*Selected extract*
*****

Victorian Fuel pricing trends Versus Queensland or other states.

Oil plunge 30% today, Brent $US 31.50 a barrel, some sales down to $28. Cheap fuel on the way? Or big profits for oil companies. Meanwhile Australia is close to signing a deal that would mean we have given up on a domestic reserve but will have access to the American reserve. Showing that the lessons of history are not remembered long.
 
Oil plunge 30% today, Brent $US 31.50 a barrel, some sales down to $28. Cheap fuel on the way? Or big profits for oil companies. Meanwhile Australia is close to signing a deal that would mean we have given up on a domestic reserve but will have access to the American reserve. Showing that the lessons of history are not remembered long.

I have been watching this development for some days now on my other favourite site, and on the 5th of March another great site "The Chiefio" had a post up. https://chiefio.wordpress.com/2020/03/05/stocks-oil/

Posted 5th of March.
Not good. About 1.5 weeks ago prices fell off a cliff. Volume spiked. All three simple moving averages were violated along with PSAR. MACD rolled over to red on top and is below 0. DMI is red on top.
All the indicators are in “be out” configuration. I’d expected The Fed to throw money at this, so didn’t say to be out before. Now they have cut rates and you can’t see much result.
That bottom gold XOI line is the oil & gas index. Clearly tanked. Eventually a bottom, but not yet. It does show that China isn’t buying yet, so isn’t back to production yet.
IMHO, best to be out and preparing to bottom fish when things are darkest.
He was a high powered market analyst in "another life" and has a good grasp of the world commodity market and humbly now trying to live a much simpler life, with self sufficient needs uppermost almost a would be American prepper in outlook! I am waiting for his update on the latest crash downwards, some of the TV pundits say 60% temporarily wiped off the US stock market overnight, be interested in seeing where this goes, The bottom fishing will separate the amateur investors from the long term professionals. There will be bargains to be had if you wait till the right time to acquire shares.

*****

*Task material*
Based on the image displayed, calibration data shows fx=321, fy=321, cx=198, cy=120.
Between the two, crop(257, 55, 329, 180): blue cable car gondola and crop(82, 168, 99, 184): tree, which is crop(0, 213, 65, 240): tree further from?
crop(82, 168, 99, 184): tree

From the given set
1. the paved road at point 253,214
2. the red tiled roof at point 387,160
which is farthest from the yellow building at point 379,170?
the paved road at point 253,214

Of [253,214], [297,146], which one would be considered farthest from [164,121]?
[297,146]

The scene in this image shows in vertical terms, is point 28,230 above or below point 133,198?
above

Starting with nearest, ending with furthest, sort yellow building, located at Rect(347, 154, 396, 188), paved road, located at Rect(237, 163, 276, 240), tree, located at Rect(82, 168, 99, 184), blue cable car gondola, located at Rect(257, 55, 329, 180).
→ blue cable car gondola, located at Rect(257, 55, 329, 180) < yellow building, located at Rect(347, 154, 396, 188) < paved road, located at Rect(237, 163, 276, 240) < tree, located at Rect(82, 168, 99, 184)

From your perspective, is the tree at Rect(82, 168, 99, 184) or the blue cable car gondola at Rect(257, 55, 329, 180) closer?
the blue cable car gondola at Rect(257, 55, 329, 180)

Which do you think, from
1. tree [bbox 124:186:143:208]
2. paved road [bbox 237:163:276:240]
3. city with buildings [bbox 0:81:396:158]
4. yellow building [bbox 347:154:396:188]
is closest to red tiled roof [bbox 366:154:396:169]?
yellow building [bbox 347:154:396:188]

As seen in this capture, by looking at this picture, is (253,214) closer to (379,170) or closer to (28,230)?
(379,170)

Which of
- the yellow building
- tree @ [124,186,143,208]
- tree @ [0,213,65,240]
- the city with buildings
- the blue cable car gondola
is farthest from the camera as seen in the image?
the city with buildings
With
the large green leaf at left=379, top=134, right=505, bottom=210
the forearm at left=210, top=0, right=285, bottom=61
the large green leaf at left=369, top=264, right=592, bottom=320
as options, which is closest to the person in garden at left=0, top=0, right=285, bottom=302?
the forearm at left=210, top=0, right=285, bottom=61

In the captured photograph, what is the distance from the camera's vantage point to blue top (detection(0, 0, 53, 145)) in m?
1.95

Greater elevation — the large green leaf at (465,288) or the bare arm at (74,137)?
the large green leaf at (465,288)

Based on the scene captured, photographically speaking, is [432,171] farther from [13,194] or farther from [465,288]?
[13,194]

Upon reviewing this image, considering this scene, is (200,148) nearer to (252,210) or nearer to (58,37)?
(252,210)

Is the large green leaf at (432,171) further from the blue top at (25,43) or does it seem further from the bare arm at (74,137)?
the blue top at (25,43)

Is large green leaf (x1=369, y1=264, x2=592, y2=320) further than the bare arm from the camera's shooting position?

*****

*Work to complete*
A. Please copy the part of the oil price piece that opens with the words containing "Not good. About" and closes with "see much result.", changing "cliff" to "ledge".
B. Identify each line of the entries above that contains the string "image", and copy those lines.

*Correct answers*
A.
Not good. About 1.5 weeks ago prices fell off a ledge. Volume spiked. All three simple moving averages were violated along with PSAR. MACD rolled over to red on top and is below 0. DMI is red on top.
All the indicators are in “be out” configuration. I’d expected The Fed to throw money at this, so didn’t say to be out before. Now they have cut rates and you can’t see much result.

B.
Based on the image displayed, calibration data shows fx=321, fy=321, cx=198, cy=120.
The scene in this image shows in vertical terms, is point 28,230 above or below point 133,198?
is farthest from the camera as seen in the image?
Upon reviewing this image, considering this scene, is (200,148) nearer to (252,210) or nearer to (58,37)?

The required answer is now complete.